-- Task inputs start --
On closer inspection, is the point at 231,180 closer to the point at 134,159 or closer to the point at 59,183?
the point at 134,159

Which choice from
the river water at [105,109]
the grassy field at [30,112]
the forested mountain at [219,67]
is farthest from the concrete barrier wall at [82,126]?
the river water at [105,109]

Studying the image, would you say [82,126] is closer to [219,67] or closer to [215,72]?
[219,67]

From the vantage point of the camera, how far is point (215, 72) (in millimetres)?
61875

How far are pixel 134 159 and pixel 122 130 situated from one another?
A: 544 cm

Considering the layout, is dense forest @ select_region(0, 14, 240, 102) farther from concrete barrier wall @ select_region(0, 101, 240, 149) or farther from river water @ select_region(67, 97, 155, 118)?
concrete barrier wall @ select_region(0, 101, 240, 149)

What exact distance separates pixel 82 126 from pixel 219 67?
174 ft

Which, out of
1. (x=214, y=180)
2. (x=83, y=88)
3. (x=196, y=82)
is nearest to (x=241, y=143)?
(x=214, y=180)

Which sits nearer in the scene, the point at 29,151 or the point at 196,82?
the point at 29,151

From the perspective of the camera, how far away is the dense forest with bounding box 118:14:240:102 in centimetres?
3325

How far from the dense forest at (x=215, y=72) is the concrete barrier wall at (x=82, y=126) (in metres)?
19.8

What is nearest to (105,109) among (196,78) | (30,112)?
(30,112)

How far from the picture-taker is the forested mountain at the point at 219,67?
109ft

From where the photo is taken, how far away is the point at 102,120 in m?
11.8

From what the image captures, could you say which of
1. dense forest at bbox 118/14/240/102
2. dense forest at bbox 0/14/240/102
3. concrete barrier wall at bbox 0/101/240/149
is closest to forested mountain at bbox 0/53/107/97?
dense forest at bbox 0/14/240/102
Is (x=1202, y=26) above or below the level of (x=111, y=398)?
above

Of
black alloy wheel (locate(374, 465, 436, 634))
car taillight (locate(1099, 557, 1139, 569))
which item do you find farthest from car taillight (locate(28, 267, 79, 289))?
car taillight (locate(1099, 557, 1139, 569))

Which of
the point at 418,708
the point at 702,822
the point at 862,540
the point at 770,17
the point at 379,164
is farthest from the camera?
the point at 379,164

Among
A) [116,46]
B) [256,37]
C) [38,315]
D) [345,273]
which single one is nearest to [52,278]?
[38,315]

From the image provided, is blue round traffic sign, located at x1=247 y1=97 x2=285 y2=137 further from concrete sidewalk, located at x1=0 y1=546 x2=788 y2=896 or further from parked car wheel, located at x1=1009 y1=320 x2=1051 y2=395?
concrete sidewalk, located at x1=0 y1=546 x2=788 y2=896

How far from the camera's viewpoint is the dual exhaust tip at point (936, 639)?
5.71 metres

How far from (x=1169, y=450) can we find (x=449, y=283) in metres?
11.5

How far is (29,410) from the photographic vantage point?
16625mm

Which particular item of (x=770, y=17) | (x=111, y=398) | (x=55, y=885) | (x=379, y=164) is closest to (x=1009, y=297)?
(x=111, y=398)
-- Task inputs end --
### Objective
Output exactly the lines between the one containing "From the image" and the final line above, both inclusive.

### In response
From the image provided, is blue round traffic sign, located at x1=247 y1=97 x2=285 y2=137 further from concrete sidewalk, located at x1=0 y1=546 x2=788 y2=896 or further from parked car wheel, located at x1=1009 y1=320 x2=1051 y2=395?
concrete sidewalk, located at x1=0 y1=546 x2=788 y2=896

How far from the camera's viewpoint is the dual exhaust tip at point (936, 639)?
5.71 metres

How far from (x=1169, y=450) can we find (x=449, y=283) in metres?
11.5

How far is (29,410) from the photographic vantage point?
16625mm

Which particular item of (x=770, y=17) | (x=111, y=398) | (x=55, y=885) | (x=379, y=164) is closest to (x=1009, y=297)?
(x=111, y=398)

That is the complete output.